* [抜粋本文]:
----

でも、ここまで、宝物のように大事におもう出来事はなかったようにも思う。
そしてそれが、何の計画もなく偶然性だけに任せたラオスの旅で起きたのは、
なんとなく、うれしいことだった。

主目的地ルアンパバンに抜ける行程のなか、「首都だし寄ってみるか」と1泊だけ滞在した
ヴィエンチャンの名物は色々あるが、世界遺産に興味の無いわたしにとって一番は「夜市」。
(世界遺産に興味がないならラオスなんて行くんじゃない、というお叱りは、あとで聞く。)
メコン川沿いに立ち並ぶ屋台が熱気に包まれている、とガイドブックには書いてある。

が、台湾やアジア諸国のそれとはまるで様相が違う。とにかく庶民的なのだ。
手作りのテントで、今日揚げたらしい魚を並べている列が、たくさん並んでいる。

----

* [提供資料]:
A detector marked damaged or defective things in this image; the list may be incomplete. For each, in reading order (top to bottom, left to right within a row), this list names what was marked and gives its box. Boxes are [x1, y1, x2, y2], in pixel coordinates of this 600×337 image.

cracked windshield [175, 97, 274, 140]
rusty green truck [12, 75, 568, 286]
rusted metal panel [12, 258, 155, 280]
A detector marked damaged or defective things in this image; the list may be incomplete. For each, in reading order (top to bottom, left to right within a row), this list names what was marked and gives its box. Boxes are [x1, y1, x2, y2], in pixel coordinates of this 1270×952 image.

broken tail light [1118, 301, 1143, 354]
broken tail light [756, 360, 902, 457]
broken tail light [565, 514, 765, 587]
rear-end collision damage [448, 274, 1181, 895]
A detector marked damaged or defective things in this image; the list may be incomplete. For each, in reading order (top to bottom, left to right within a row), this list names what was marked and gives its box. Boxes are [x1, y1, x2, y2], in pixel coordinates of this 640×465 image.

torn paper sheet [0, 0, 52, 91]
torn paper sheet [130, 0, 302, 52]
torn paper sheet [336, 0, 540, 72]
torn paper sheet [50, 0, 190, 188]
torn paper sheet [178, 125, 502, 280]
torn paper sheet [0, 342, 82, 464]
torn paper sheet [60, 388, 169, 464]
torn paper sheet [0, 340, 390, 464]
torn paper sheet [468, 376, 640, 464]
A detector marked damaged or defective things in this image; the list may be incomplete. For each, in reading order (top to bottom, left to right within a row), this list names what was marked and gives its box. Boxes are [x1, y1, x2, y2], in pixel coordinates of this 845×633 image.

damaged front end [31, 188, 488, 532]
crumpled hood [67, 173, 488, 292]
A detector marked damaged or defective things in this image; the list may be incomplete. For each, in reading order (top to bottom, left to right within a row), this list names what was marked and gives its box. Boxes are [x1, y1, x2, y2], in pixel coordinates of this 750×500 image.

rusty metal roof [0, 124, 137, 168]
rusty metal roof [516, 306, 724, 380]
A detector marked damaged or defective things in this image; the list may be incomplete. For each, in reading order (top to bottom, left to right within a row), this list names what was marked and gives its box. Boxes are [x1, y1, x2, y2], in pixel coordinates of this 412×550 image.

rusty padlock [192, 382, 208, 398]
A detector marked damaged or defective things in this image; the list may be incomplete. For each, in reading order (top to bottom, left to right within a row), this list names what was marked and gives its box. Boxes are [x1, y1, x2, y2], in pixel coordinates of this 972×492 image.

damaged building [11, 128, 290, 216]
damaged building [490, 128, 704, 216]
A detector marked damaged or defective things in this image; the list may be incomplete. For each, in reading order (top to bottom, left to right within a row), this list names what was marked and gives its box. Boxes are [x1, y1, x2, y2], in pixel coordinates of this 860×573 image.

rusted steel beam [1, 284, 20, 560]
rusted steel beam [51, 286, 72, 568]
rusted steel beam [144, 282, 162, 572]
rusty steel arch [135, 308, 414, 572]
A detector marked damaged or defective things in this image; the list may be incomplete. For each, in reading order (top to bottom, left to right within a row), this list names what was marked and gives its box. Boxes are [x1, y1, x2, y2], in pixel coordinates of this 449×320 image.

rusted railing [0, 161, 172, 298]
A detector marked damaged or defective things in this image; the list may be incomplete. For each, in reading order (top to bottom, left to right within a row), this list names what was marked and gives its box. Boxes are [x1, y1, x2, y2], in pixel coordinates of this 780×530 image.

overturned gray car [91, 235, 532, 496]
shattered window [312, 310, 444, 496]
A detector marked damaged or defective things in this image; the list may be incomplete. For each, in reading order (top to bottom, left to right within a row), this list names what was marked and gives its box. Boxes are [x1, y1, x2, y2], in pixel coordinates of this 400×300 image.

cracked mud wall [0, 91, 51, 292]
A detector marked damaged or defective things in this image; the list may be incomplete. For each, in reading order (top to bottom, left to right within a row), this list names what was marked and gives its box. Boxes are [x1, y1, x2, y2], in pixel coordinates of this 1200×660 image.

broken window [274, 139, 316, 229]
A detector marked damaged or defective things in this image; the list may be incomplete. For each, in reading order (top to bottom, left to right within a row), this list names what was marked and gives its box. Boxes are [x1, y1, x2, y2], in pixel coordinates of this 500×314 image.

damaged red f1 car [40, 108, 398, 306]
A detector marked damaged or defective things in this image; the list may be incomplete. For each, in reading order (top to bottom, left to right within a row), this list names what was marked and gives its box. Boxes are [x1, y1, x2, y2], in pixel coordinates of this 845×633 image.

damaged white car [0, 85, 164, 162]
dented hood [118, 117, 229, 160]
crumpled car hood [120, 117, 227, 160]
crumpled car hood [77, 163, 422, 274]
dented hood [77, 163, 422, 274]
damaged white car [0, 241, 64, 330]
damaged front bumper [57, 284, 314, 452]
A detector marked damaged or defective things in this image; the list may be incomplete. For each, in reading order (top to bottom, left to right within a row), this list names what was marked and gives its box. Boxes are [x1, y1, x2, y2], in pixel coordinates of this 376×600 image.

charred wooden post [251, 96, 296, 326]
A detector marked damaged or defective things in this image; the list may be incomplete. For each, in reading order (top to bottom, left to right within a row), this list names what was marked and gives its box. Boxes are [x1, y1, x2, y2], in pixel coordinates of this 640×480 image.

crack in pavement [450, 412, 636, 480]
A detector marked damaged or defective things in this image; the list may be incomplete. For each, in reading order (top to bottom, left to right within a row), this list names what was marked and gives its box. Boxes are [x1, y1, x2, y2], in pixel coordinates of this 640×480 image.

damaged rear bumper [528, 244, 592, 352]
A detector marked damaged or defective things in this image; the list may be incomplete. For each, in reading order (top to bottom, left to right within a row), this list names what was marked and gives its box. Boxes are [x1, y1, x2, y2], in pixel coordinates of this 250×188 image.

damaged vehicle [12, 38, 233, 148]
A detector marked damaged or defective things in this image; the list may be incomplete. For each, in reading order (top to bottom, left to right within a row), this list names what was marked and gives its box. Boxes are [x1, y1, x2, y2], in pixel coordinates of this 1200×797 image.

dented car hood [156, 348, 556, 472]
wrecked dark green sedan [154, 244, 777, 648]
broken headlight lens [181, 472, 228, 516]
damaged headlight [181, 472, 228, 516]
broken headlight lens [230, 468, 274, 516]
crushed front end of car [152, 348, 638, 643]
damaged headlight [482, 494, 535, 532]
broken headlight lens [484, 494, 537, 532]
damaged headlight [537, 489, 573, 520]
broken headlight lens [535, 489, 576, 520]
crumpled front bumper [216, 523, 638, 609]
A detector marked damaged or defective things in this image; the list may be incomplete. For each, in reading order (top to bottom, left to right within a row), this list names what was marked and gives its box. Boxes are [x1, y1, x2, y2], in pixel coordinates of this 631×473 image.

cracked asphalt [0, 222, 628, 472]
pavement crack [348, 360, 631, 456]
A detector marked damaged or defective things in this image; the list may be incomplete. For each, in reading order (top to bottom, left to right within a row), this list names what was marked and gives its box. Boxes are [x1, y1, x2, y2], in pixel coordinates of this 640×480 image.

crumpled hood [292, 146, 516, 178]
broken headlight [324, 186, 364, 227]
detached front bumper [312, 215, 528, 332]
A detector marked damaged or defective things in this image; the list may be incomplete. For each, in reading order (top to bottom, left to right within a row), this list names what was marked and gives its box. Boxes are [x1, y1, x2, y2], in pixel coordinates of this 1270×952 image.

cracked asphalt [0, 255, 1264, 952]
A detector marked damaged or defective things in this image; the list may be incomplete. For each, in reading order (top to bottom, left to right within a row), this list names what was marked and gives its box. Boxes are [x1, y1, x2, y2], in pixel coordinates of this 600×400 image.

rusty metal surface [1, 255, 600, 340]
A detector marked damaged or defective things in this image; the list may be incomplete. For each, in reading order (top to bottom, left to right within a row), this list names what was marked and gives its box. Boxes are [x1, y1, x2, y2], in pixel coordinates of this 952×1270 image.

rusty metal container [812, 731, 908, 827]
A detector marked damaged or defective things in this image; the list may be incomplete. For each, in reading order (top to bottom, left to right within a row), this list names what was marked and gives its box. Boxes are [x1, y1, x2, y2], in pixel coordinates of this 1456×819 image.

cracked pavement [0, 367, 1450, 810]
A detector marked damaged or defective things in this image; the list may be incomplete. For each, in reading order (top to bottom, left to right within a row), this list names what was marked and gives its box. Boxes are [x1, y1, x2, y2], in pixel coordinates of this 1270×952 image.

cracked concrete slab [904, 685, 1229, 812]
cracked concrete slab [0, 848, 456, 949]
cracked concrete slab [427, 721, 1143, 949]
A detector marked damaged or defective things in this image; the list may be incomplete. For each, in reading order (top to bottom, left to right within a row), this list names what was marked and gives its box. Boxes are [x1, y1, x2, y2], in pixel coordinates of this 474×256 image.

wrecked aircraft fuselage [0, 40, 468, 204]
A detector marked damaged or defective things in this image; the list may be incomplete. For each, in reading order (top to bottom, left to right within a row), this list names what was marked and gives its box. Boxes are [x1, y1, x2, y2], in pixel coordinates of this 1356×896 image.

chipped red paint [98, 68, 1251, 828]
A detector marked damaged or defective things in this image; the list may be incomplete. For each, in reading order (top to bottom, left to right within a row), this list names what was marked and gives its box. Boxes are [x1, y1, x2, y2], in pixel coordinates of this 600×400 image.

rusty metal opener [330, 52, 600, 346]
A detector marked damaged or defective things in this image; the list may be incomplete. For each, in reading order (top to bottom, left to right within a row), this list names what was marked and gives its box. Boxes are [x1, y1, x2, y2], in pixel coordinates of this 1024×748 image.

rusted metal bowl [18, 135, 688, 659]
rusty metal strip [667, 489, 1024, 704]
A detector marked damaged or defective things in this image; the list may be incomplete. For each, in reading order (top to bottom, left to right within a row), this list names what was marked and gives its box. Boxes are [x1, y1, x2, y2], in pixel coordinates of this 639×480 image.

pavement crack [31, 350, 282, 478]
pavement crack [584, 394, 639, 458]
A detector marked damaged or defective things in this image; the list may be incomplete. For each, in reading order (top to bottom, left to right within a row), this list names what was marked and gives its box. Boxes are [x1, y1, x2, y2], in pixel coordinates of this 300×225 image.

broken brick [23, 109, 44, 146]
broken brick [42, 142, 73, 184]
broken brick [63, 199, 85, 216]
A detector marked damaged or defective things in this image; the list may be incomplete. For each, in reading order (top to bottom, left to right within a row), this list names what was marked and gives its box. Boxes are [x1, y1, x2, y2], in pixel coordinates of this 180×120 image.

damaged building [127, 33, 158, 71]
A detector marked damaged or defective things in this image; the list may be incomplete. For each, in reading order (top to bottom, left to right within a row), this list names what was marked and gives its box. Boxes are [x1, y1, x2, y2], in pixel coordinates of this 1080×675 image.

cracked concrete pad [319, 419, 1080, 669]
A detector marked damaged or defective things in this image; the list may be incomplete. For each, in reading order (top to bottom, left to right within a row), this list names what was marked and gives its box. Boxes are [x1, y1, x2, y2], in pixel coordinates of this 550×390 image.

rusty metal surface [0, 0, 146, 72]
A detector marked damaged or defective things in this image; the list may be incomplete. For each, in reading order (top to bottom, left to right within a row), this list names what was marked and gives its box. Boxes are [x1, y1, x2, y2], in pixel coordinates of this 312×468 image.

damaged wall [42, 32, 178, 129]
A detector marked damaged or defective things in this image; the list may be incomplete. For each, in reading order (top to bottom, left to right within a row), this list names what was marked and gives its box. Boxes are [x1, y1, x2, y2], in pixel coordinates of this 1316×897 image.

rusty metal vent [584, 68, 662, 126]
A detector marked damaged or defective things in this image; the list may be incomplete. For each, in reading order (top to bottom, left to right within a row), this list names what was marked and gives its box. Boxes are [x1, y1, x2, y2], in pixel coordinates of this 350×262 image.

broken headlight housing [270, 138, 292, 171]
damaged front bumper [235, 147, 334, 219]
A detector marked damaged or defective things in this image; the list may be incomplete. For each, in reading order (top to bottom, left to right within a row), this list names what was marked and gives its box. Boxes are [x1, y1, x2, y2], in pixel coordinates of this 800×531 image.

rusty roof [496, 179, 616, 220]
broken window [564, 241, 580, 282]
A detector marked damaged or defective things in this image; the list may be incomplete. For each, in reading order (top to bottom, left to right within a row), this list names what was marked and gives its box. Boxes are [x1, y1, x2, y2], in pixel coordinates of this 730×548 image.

----

* [担当タスク]:
抜粋本文に基づき、以下に回答せよ。
1. ヴィエンチャンでの滞在は何泊か。
2. 筆者にとってヴィエンチャンの名物で一番とされるものは何か。
3. ガイドブックの記述では、屋台はどこに立ち並んでいるか。
エントリは参照不要です。

* [タスク回答]:
1. 1泊
2. 夜市
3. メコン川沿い